Xarray: Masking and preserving int type

Created on 8 Apr 2020 · 3Comments · Source: pydata/xarray

When DataArray is masked by .where(), the type is converted to float64.

But, if we need to use the DataArray ouput from .where() in .isel(), the dtype should be int.
(#3949 )

MCVE Code Sample

import numpy as np
import xarray as xr

val_arr = xr.DataArray(np.arange(27).reshape(3, 3, 3),
                       dims=['z', 'y', 'x'])

z_indices = xr.DataArray(np.array([[1, 0, 2],
                                  [0, 0, 1],
                                  [-2222, 0, 1]]),
                         dims=['y', 'x'])

fill_value = -2222
sub = z_indices.where(z_indices != fill_value)
indexed_array = val_arr.isel(z=sub)

Expected Output

array([[ 1,  0,  2],
       [ 0,  0,  1],
       [nan,  0,  1]])

Problem Description

  File "E:\miniconda3\envs\satpy\lib\site-packages\xarray\core\indexing.py", line 446, in __init__
    f"invalid indexer array, does not have integer dtype: {k!r}"
TypeError: invalid indexer array, does not have integer dtype: array([[ 1.,  0.,  2.],
       [ 0.,  0.,  1.],
       [nan,  0.,  1.]])

Currently, pandas supports NaN values. Is this possible for xarray? or another method around?

Source

zxdawn

All 3 comments

There has been a lot of discussion about the int vs nan problem in the past, here one issue #1194. My question for xarray-devs would be too, if there is some idea on adapting to the pandas scheme?
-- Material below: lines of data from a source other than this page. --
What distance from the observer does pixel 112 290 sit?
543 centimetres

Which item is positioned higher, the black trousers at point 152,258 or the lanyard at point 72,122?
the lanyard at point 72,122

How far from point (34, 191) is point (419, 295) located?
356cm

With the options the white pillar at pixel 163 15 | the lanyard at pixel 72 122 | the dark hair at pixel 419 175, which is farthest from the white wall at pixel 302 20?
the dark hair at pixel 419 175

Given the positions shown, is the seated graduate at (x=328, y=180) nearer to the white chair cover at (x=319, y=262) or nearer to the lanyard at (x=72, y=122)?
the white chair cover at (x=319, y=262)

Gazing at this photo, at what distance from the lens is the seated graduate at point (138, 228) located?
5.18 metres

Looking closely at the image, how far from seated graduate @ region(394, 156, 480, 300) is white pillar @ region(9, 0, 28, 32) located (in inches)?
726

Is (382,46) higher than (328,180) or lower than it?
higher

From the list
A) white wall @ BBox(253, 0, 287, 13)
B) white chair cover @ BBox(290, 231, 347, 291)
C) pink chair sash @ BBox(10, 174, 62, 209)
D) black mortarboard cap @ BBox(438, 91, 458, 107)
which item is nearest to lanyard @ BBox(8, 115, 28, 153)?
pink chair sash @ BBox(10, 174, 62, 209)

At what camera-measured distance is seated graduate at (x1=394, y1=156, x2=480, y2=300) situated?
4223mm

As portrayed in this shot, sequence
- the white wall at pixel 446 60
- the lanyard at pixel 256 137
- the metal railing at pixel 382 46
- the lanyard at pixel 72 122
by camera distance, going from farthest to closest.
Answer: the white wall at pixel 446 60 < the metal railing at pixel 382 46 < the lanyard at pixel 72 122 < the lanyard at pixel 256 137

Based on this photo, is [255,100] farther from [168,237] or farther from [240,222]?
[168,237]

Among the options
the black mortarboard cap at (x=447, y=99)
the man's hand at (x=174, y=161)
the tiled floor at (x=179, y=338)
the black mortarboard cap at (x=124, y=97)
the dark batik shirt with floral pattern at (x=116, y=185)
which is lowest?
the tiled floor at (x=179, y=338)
In the time being, you might just go the other way round (isel before where) and this little hack:

# overwrite fill_values with 0
sub = xr.where(z_indices == fill_value, 0, z_indices)
# isel with sub and mask with where
indexed_array = val_arr.isel(z=sub).where(z_indices != fill_value)

Update: Nevermind, this will make the indexed_array a float. You might use the same where-machinery and overwrite with a fill_value of your liking:

# overwrite fill_values with 0
sub = xr.where(z_indices == fill_value, 0, z_indices)
# isel with sub and mask with where
indexed_array = val_arr.isel(z=sub)
indexed_array = xr.where(z_indices == fill_value, fill_value, indexed_array)
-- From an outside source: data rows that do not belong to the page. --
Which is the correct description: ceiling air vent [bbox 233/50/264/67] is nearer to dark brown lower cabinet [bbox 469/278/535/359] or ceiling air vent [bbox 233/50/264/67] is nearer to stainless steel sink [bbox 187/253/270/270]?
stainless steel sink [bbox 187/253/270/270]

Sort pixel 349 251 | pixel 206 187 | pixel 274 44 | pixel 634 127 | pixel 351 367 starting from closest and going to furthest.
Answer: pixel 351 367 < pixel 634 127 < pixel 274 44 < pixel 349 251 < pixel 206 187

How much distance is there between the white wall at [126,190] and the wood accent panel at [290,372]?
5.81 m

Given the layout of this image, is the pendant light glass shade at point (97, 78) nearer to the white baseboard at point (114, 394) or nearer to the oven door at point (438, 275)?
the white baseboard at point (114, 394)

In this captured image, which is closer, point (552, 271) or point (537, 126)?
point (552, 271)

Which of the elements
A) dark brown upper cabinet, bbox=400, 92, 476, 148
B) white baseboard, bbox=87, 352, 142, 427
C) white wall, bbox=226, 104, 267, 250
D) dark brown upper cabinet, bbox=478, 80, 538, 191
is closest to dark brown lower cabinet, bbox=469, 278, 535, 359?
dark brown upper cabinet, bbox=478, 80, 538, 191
I can't immediately see, but there might be a cleaner way to achieve this.

kmuehlbauer on 8 Apr 2020

👍1

@kmuehlbauer Thanks, Nice trick! It works well for this situation.

zxdawn on 8 Apr 2020

👍1

I would love to have support for integer NA values in xarray, but I don't think we want to build it into xarray.

Ideally this would either be built into NumPy (i.e., with a custom dtype, which will require some work before its possible) or someone could build an "integer with NA" duckarray, which could implement the various NumPy protocols such as __array_function__. The later is a bit less elegant but could be done today with very few changes in xarray.